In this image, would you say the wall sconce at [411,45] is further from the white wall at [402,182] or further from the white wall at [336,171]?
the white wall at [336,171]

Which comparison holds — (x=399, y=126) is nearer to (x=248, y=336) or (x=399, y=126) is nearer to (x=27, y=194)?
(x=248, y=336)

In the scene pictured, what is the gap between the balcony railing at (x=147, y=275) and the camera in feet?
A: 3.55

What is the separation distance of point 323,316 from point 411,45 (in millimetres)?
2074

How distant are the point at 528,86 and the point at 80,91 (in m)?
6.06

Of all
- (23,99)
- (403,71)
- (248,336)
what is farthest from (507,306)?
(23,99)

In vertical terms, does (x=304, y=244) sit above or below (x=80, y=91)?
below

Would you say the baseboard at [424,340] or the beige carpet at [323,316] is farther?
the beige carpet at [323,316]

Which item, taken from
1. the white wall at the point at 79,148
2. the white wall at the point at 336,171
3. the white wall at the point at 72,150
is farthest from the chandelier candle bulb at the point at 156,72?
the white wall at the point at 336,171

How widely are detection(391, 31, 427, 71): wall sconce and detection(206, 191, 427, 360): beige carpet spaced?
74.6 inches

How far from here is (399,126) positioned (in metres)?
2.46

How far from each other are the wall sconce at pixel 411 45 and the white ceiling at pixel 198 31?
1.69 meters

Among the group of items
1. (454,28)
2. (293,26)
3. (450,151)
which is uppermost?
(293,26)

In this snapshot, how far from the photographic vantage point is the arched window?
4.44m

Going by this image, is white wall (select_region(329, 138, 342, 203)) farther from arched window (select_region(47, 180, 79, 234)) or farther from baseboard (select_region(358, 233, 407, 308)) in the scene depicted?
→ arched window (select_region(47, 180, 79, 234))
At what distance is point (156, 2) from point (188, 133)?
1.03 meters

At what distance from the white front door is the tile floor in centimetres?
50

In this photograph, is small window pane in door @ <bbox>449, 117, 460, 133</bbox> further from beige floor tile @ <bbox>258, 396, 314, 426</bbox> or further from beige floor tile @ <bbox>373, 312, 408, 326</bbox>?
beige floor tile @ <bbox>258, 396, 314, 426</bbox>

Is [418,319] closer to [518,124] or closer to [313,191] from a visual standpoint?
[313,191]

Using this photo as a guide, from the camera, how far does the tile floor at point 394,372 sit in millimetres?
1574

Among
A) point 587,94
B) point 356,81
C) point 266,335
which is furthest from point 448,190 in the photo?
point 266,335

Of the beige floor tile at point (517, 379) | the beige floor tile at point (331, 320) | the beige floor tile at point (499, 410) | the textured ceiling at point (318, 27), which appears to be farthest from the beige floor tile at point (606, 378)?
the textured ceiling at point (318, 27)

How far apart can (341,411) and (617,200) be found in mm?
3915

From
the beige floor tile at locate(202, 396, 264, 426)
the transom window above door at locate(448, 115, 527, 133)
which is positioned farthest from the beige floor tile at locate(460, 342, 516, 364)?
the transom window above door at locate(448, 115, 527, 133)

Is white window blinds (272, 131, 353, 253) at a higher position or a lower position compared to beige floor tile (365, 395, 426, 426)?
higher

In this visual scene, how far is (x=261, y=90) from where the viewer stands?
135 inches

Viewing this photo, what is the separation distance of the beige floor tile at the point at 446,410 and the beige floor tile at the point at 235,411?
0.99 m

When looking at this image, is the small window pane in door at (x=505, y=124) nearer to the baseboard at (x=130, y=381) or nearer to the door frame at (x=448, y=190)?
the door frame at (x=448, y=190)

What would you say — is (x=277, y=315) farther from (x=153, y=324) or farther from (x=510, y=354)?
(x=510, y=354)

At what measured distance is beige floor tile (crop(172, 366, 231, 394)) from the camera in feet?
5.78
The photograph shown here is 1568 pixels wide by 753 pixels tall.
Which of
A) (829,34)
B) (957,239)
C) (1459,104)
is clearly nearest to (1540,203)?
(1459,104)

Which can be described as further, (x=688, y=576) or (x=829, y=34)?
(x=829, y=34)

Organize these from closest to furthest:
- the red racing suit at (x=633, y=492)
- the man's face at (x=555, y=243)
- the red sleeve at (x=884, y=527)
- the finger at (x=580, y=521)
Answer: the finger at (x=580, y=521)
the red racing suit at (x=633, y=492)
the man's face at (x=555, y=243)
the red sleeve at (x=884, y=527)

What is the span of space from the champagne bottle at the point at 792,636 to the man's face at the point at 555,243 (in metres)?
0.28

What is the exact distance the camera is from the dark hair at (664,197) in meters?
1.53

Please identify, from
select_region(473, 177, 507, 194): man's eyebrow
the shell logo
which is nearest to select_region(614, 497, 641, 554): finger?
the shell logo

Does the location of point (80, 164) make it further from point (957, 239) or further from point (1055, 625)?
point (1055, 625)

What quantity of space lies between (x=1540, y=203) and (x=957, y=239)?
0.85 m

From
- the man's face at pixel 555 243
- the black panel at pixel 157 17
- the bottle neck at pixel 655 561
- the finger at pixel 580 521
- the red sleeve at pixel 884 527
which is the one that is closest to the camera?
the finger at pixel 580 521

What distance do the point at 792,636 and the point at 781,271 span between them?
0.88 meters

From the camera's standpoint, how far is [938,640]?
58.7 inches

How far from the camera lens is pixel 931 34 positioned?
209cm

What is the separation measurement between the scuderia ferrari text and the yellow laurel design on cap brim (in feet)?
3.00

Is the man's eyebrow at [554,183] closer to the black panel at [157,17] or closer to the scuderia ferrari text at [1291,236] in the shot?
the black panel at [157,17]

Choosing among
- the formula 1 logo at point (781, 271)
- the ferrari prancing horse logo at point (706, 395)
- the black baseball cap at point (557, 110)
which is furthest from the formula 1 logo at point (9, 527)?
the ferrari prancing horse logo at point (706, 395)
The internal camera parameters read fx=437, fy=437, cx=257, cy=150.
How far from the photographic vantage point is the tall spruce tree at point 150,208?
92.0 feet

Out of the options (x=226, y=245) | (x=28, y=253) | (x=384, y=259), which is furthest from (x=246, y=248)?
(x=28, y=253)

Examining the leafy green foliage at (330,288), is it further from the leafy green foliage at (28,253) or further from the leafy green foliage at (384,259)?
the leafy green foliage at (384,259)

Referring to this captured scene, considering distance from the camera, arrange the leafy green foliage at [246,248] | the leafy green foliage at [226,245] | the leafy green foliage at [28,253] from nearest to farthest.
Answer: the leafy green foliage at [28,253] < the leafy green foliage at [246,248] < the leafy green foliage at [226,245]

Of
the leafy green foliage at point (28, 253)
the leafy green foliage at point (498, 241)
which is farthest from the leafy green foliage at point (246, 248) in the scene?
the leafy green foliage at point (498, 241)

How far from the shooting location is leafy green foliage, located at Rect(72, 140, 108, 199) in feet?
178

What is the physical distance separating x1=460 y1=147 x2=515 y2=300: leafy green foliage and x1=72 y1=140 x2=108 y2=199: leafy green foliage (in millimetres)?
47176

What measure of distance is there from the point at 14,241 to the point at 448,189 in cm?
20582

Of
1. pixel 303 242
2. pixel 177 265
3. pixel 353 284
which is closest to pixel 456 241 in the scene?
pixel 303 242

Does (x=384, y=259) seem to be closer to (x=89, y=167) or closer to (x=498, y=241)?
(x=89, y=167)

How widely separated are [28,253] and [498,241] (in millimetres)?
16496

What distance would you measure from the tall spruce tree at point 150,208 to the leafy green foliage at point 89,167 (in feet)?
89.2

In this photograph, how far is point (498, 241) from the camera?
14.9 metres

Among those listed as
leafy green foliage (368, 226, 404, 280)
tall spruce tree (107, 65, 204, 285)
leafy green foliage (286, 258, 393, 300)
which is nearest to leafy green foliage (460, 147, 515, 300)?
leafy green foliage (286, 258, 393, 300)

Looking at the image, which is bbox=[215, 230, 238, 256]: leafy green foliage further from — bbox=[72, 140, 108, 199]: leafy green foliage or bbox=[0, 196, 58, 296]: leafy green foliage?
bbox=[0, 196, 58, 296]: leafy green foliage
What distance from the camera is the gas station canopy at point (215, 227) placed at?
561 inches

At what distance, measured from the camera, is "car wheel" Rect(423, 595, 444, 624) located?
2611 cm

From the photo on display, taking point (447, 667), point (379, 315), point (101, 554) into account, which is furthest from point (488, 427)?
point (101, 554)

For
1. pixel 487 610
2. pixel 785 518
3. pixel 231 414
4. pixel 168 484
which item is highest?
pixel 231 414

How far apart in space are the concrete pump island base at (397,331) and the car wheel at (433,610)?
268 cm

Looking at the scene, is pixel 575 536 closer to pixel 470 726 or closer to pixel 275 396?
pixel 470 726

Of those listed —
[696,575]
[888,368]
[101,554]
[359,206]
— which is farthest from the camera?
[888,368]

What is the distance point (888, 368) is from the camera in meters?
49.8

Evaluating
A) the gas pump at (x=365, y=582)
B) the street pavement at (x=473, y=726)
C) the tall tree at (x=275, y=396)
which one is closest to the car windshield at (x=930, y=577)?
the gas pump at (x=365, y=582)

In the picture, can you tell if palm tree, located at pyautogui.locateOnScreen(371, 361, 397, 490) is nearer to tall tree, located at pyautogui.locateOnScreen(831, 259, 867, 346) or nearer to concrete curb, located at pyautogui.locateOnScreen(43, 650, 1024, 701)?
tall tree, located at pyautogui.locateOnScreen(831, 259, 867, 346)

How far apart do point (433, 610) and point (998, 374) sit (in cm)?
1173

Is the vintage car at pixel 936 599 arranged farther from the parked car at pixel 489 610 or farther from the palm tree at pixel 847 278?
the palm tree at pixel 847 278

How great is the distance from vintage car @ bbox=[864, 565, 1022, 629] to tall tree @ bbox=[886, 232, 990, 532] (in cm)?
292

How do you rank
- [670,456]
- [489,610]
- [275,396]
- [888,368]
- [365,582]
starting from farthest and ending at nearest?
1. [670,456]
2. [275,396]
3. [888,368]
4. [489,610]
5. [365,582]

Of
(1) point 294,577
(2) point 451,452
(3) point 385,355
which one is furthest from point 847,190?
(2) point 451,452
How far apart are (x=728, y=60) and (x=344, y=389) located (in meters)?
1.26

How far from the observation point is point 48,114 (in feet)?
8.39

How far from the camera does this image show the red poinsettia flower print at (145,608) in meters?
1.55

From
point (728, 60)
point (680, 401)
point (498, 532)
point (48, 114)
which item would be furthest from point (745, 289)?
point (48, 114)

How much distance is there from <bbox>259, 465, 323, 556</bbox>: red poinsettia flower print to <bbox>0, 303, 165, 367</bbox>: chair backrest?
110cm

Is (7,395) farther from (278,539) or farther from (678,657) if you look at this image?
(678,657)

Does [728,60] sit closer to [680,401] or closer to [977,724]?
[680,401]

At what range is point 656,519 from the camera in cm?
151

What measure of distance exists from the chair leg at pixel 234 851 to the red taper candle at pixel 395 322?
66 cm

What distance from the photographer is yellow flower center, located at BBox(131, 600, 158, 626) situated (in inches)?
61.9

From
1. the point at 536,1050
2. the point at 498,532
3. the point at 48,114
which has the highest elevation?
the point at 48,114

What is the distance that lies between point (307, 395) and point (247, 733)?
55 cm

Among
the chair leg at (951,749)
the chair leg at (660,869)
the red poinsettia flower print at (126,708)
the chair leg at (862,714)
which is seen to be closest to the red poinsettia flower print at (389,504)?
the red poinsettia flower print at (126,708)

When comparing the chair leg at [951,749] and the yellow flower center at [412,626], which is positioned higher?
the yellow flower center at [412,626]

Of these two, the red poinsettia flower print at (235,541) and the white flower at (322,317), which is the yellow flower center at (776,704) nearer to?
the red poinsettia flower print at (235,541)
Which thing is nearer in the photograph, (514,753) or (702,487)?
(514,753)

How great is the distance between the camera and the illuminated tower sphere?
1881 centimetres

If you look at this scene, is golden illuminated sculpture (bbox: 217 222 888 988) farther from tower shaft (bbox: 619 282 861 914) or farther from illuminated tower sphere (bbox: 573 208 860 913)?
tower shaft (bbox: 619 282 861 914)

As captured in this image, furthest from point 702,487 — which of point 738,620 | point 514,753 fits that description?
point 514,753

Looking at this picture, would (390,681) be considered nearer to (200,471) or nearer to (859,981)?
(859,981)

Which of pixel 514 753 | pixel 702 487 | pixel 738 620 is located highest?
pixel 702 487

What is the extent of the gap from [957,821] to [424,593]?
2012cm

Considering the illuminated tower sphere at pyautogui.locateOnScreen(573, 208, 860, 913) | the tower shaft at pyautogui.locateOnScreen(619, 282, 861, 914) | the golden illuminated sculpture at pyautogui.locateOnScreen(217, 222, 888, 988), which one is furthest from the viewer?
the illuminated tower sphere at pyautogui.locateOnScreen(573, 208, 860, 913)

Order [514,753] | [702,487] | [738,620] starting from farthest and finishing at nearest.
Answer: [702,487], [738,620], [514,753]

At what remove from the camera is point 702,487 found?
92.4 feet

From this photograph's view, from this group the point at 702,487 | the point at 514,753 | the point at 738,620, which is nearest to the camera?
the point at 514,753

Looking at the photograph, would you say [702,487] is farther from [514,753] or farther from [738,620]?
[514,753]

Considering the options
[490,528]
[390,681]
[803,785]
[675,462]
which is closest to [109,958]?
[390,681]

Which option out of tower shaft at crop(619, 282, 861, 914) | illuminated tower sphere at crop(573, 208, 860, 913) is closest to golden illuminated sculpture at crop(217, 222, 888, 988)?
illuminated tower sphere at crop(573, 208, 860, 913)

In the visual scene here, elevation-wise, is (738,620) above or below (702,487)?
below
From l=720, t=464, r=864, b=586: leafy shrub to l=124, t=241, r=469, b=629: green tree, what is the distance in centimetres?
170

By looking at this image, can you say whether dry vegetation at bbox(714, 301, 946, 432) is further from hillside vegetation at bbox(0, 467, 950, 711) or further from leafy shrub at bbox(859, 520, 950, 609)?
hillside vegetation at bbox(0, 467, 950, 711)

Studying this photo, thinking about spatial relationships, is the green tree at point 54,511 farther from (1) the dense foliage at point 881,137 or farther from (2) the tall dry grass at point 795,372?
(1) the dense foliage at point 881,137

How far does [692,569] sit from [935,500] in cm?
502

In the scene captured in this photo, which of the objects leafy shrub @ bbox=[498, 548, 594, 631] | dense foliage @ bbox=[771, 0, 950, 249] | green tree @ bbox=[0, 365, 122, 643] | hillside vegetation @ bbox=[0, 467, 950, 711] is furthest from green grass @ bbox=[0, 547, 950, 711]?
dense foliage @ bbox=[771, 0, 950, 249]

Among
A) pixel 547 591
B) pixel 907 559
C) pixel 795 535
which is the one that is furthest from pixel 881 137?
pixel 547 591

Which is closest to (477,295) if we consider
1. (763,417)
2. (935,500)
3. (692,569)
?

• _DIRECTIVE_: Find each line in the entries above that contains the word "ceiling", and copy those lines out in full.

• _WRITTEN RESPONSE_:
How far from each other are the wall sconce at pixel 411 45 and the white ceiling at pixel 198 31?
Of the beige floor tile at point (517, 379) | the beige floor tile at point (331, 320) | the beige floor tile at point (499, 410) | the textured ceiling at point (318, 27), which appears to be farthest from the beige floor tile at point (606, 378)?
the textured ceiling at point (318, 27)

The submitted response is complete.